Translate this sentence from the machine learning text below into Spanish: "Reinforcement learning uses rewards and punishments as signals for positive and negative behavior."
---------- Text provided
Clustering (or cluster analysis) is a technique of grouping unlabeled data based on their similarities and differences. Data points in one group (cluster) are more similar to each other than to other groups. This technique can be used, for example, in image compression.
The association is another type of unsupervised learning. It’s a rule-based method of finding relationships between variables in datasets. You’ve probably experienced this type of learning recently because recommendation engines (like YouTube recommendations algorithm) use it.
Usually, we train one ML model for a specific task X. For task Y we train another model. But it can be expensive. The learning process requires tons of data and millions of calculations. Transfer learning can help with that. Instead of learning everything from scratch, it can use existing knowledge. It’s a method of starting with a pre-trained model and training it for a new but related problem. For example, if we have a model that recognizes chihuahuas, that knowledge could help us learn how to identify dogs.
This type of learning is less common and has fewer practical applications. But, man - it’s cool to watch. YouTube algorithm recommended me this video of AI learning to walk. The author created a simple game in Unity where you can control a box-shaped robot named Albert. Albert, in this video, is controlled entirely by an ML algorithm. The algorithm learns “how to walk” by trial and error using feedback from its actions and experiences - a basis for reinforcement learning. Reinforcement learning uses rewards and punishments as signals for positive and negative behavior. The goal is to maximize the total cumulative reward by finding a suitable action model.
A Neural Network is a method of implementing machine learning. The human brain was the inspiration for this method. The brain is composed of billions of neurons. Neurons communicate with each other using synapses and axons. An artificial neural network contains multiple layers: an input layer, hidden layers, and an output layer. Each layer is composed of nodes - artificial neurons. Nodes are connected and have associated weights and thresholds. If the output of any individual node is above the specified threshold value, the node is activated, sending data to the next layer of the network. Otherwise, the node doesn’t pass data along.
--------------------
---------- Supplied entries
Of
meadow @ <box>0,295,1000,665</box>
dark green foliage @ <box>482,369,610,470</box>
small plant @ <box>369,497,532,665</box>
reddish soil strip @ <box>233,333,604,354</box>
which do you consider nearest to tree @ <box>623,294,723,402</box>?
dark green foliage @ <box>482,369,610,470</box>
--------------------
Problem solution: El aprendizaje por refuerzo utiliza recompensas y castigos como señales de comportamiento positivo y negativo.